(GIVEN DATA)

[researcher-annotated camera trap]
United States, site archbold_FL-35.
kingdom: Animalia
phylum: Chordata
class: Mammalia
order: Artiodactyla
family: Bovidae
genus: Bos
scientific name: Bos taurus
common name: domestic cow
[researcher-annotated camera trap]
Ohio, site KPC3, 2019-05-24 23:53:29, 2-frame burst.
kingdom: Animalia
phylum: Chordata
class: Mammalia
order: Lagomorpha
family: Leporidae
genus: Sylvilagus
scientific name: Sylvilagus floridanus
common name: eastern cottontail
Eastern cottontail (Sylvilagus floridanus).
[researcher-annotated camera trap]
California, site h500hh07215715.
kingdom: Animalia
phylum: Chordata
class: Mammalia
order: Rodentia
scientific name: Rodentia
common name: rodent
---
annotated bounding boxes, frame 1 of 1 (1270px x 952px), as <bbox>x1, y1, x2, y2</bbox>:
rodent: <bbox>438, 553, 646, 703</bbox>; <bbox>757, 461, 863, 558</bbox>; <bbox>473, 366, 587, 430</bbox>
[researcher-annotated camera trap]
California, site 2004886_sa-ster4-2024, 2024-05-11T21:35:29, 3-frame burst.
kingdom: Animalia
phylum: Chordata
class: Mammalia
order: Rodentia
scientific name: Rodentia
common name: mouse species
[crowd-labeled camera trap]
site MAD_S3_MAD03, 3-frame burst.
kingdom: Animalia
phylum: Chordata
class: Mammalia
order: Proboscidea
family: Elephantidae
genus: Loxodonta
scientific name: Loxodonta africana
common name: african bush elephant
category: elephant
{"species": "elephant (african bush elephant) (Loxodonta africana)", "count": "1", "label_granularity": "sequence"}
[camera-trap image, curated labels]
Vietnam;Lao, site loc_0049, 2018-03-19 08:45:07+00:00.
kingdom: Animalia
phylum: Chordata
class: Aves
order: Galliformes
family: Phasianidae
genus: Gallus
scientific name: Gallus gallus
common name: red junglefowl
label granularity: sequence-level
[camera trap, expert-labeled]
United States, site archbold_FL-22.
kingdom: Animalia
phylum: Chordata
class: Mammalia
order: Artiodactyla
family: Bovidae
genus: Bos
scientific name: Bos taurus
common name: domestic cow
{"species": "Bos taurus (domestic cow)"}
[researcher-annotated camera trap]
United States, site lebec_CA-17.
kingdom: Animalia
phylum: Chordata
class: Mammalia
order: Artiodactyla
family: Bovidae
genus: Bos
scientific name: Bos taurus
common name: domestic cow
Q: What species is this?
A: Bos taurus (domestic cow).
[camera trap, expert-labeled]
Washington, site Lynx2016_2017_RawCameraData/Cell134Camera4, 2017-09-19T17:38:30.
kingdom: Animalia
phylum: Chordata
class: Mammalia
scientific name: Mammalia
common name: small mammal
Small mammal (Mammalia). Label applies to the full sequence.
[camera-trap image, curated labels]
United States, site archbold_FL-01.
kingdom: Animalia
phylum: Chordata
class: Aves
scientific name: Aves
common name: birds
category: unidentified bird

(End GIVEN DATA)

WHAT IS BEING ASKED: What is needed is each line of the entries that contains the word "States".

WRITTEN SOLUTION:
United States, site archbold_FL-35.
United States, site archbold_FL-22.
United States, site lebec_CA-17.
United States, site archbold_FL-01.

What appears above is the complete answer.